◆ **INFORMATION PROVIDED**:

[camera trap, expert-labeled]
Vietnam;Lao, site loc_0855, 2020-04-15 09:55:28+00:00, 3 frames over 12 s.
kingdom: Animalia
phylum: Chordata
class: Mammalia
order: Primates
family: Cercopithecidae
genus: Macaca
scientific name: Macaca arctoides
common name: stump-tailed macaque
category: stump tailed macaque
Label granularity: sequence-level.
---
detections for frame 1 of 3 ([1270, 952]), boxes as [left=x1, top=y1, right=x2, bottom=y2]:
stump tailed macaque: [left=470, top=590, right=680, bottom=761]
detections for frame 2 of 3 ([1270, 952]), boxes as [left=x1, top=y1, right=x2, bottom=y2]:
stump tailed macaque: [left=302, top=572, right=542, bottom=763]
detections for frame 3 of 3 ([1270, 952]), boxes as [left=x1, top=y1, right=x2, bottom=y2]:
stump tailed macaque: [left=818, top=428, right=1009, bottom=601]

◆ **WHAT TO PRODUCE**:
All of the data above should be output exactly.

◆ **ANSWER TO THIS EXERCISE**:
[camera trap, expert-labeled]
Vietnam;Lao, site loc_0855, 2020-04-15 09:55:28+00:00, 3 frames over 12 s.
kingdom: Animalia
phylum: Chordata
class: Mammalia
order: Primates
family: Cercopithecidae
genus: Macaca
scientific name: Macaca arctoides
common name: stump-tailed macaque
category: stump tailed macaque
Label granularity: sequence-level.
---
detections for frame 1 of 3 ([1270, 952]), boxes as [left=x1, top=y1, right=x2, bottom=y2]:
stump tailed macaque: [left=470, top=590, right=680, bottom=761]
detections for frame 2 of 3 ([1270, 952]), boxes as [left=x1, top=y1, right=x2, bottom=y2]:
stump tailed macaque: [left=302, top=572, right=542, bottom=763]
detections for frame 3 of 3 ([1270, 952]), boxes as [left=x1, top=y1, right=x2, bottom=y2]:
stump tailed macaque: [left=818, top=428, right=1009, bottom=601]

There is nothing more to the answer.